In a ceremony held just a few hours before the national commemoration of D-day at Arlington National Cemetery, the museum honored Eisenhower, the former president and general who commanded the Allied forces during the legendary invasion of Nazi-occupied Europe and who later led the liberation of the Nazi concentration camps.

Under the blue-gray sky of a pleasant spring day, more than 650 veterans of D-day and of the liberation of Nazi concentration camps joined Holocaust survivors, guests, and passers-by to remember Eisenhower.

“It is not an exaggeration to say that the fate of the world and the future of freedom were at stake on D-day,” Miles Lerman, chairman of the U.S. Holocaust Memorial Council, told the somber crowd.

The success of the Normandy invasion, considered to be the beginning of the end of World War II, was due largely to Eisenhower, Lerman said.

The audience included more than a dozen members of the Jewish War Veterans who had fought in World War II. One such veteran, Rabbi Judah Nadich, praised Eisenhower for his concern for Europe’s Jewish population.

‘MAY HIS MEMORY REMAIN FOR A BLESSING’

Nadich, the 82-year-old rabbi emeritus of Park Avenue Synagogue in New York, said that as an adviser on Jewish affairs to Eisenhower, he received tremendous support from the general on his proposals to care for Jews just liberated from Nazi concentration camps.

“May his memory remain for a blessing,” Nadich said in a tribute in Hebrew to Eisenhower.

Speakers addressed the crowd in front of a mural on the plaza which bears a quote by the general on what he found upon entering the Ohrdruf labor camp in central Germany in April 1945: “The things I saw beggar description,” reads the inscription.

“The visual evidence and the verbal testimony of starvation, cruelty and bestiality were so overpowering. . . I made the visit deliberately, in order to be in a position to give first-hand evidence of these things if ever, in the future, there develops a tendency to charge these allegations to propaganda.”

Eisenhower’s granddaughter, Anne Eisenhower Flottl, told onlookers that his participation in World War II was Eisenhower’s greatest accomplishment.

“He said should history remember him at all, it should remember him for his achievements in World War II,” Flottl said.

Eisenhower, elected president in 1952, served for two terms.

Ambassador Paul Nitze, former secretary of the navy, summarized the purpose of the dedication in his keynote address.

“Let all who visit here remember those who fell in battle against injustice, whether they died on the beaches of Normandy or in the ghettos and camps of occupied Europe,” Nitze said.

HOLOCAUST SURVIVORS. VETS SHARE MEMORIES

Following the ceremony, veterans and Holocaust survivors talked about their experiences and about the war that brought them together.

Morris Baker, a Polish Jew liberated from Dachau in May 1945 by American trocps, said that even though prisoners in the camp knew the Allied forces were close, there was little feeling of safety until the troops arrived.

“It didn’t matter how close the Americans were — the Nazis could have killed us at any time,” he said. “Not until the American forces arrived did we feel safe.”

Baker said he and other prisoners could see the shock registered on the soldiers’ faces as the troops discovered the conditions at the camp.

Standing just a few feet from Baker were Wallace Whelan and William Gay, two veterans who helped liberate Baker and others from Dachau.

Gay, of College Park, Maryland, said the first thing he remembers about entering the Dachau camp was the smell.

Whelan, of Silver Spring, Maryland, said he first remembers seeing a whipping post with barbed wire wrapped around it. “We couldn’t believe it.
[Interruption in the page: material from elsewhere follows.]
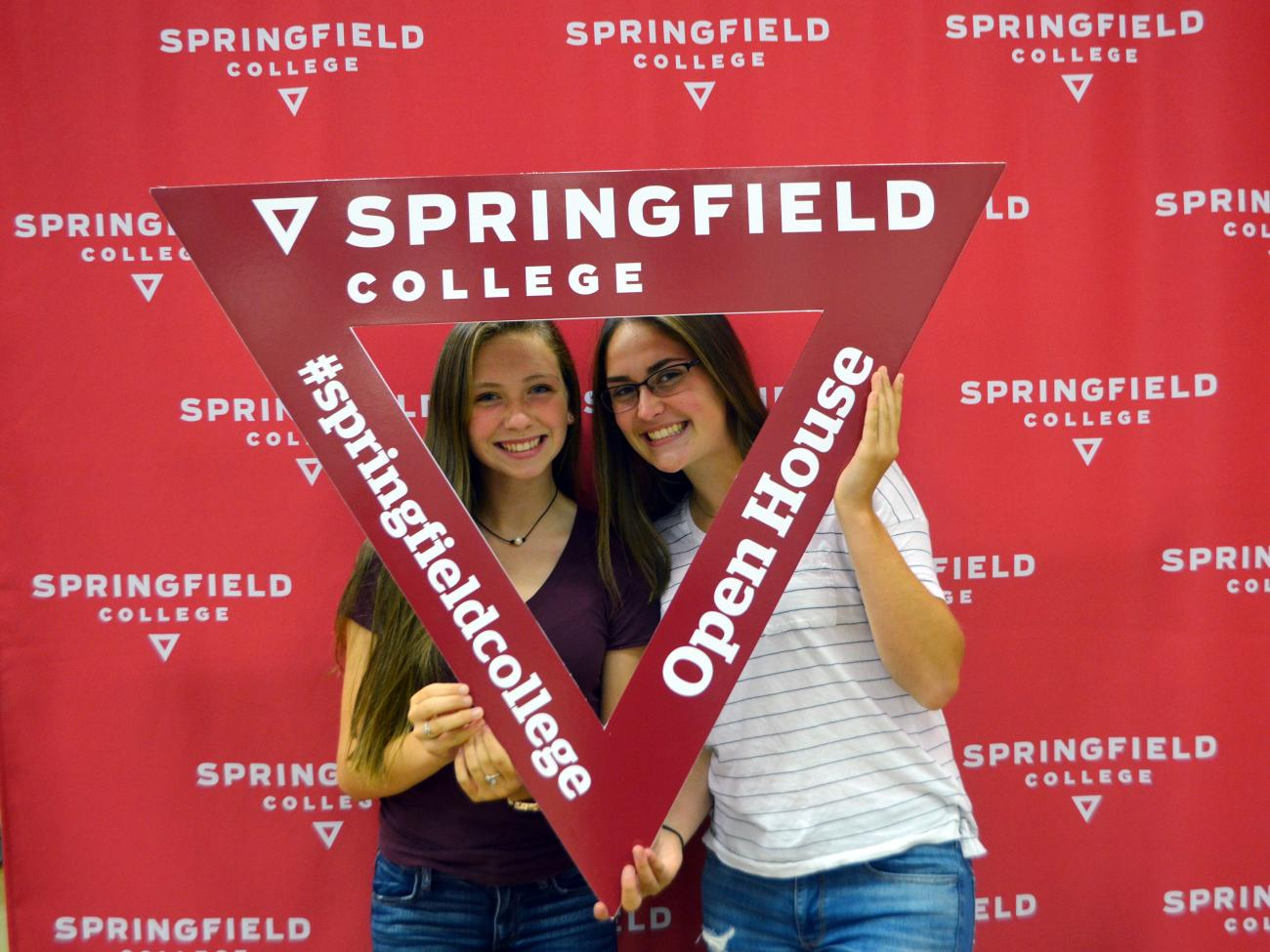 Two female students pose in a triangle cut out during open house.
There was no way to believe it.”

Later in the morning at the national commemoration of D-day at Arlington National Cemetery, many from the audience at the museum joined several hundred observers gathered to celebrate the Allied forces’ success at Normandy.

Vice President AI Gore highlighted the ceremony, which featured speeches by Deputy Secretary of Defense John Deutch and Sen. Strom Thurmond (R-S.C.), a veteran who participated in the Normandy invasion.

“We gather here to remember the sacrifices made and the work done by the people who remained here at home,” Gore said.

“To stand here is to be reminded of how many sacrifices there were by people whose names we will never know, whom we cannot thank, yet who by their deaths preserved freedom for all of us,” the vice president said.

“The story of D-day makes clear that we are all capable of sacrificing for others, capable of doing our part to make this our great country greater still, and to spread peace and democracy throughout this world,” Gore said.

The ceremony concluded with a live broadcast of President Clinton’s speech to officials and veterans at the American Normandy Cemetery in Colleville-Sur-Mer, France.

“Let us never forget, when they were young, these men saved the world,” Clinton said in his speech.